Parents, if you watch television this evening with your children in the room, you’d best stand ready with your thumb on the remote, ready to hit the power button. Am I expecting a scene of graphic horror or sordid pornography? No, but I’m quite sure your television will carry a political attack advertisement.
Even as you daily teach him how to behave kindly and with respect, he will see our political leaders at their very worst. He will listen as they vilify one another in a way that would never be allowed in his home or classroom.
For while he’s been taught the Golden Rule, current political campaigns seem to run on that rule’s antithesis: Do unto others before they can do it to you. Candidates seem compelled to destroy each other’s credibility. Rather than focusing on each other’s strengths and contributions to public life, they delight in catching each other in a mistake.
This model of meanness is not lost on children, who learn about bullying and intimidation from these leaders. So rather than providing an ideal for our children to look up to, these dirty campaigners provide disillusionment for us all.
While dirty politics is nothing new, past leaders debated ideas with less nastiness.
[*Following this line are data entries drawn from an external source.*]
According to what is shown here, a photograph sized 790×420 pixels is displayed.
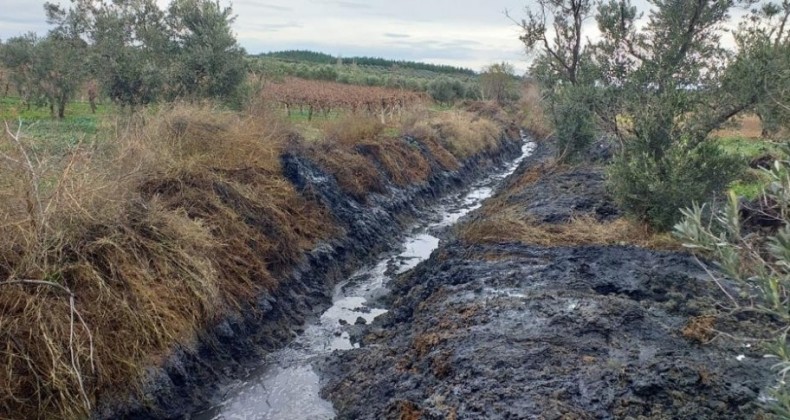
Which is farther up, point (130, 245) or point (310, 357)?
point (130, 245)

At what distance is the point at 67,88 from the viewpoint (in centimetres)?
2812

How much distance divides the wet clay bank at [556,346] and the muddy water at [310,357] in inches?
14.1

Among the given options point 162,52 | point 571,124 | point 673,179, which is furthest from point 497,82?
point 673,179

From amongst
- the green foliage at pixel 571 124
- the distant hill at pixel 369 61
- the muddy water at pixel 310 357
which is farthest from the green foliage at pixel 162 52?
the distant hill at pixel 369 61

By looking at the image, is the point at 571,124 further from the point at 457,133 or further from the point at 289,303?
the point at 289,303

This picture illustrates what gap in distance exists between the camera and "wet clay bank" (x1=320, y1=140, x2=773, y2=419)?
18.9ft

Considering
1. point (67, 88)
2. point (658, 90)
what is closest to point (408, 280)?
point (658, 90)

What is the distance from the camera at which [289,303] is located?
427 inches

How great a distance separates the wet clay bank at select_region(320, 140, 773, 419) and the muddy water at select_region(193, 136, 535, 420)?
1.17ft

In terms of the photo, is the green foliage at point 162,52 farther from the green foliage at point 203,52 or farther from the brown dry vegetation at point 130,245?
the brown dry vegetation at point 130,245

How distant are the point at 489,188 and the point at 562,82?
250 inches

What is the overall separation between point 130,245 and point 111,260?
17.6 inches

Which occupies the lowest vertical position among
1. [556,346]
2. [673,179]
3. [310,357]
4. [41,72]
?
[310,357]

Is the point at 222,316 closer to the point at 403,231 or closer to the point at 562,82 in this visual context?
the point at 403,231
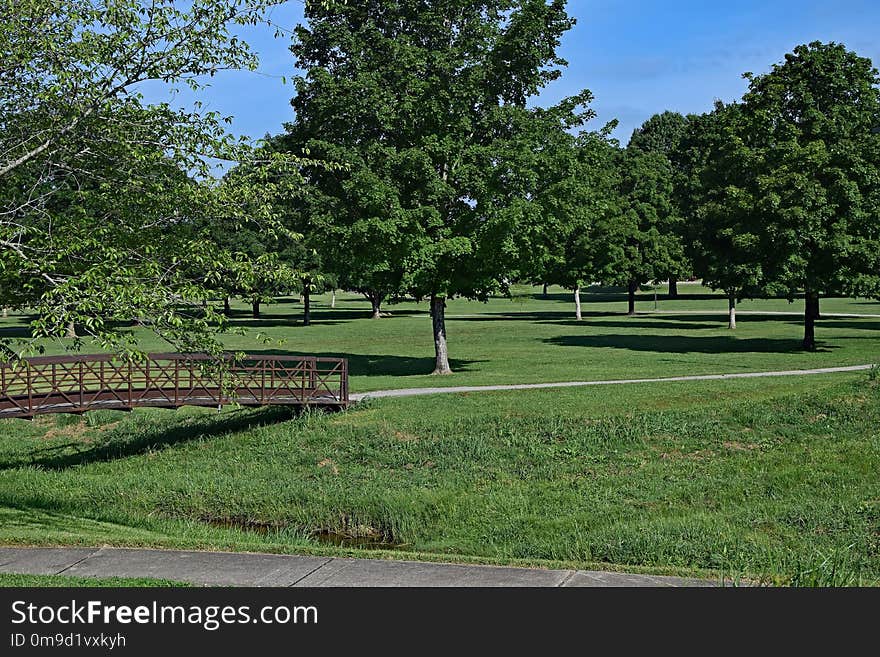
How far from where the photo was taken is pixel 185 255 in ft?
43.8

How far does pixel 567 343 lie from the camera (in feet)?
166

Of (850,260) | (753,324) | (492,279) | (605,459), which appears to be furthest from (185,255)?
(753,324)

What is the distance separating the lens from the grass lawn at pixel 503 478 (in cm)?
1488

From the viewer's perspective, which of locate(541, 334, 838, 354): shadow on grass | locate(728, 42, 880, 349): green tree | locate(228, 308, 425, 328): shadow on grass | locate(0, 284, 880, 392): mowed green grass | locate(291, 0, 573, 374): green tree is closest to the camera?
locate(291, 0, 573, 374): green tree

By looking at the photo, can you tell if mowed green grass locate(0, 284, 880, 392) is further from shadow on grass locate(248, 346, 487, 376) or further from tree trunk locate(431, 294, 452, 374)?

The early friendship of John Adams and Thomas Jefferson enabled them to work together on the Declaration of Independence. But soon their very real philosophical differences had them in hot debate. They rarely saw eye to eye.
Through it all, their discourse remained respectful and polite. In fact, following their Presidential terms, they corresponded for many years in letters now stored in the National Archives.
Their letters are often argumentative and their differences of opinion lasted until their deaths hours apart on July 4, 1826.
But the tone of these letters is one of deep respect for a worthy contender. Toward the end of one correspondence, Jefferson voiced genuine concern for his old nemesis in these words: “Nights of rest to you and days of tranquility are the wishes I tender you with my affect[iona]te respects.”
Respect for one another and civil discourse would lead to “nights of rest and days of tranquility” for the weary electorate and their children, too. Just what we all hope for when this campaign season—finally—comes to an end.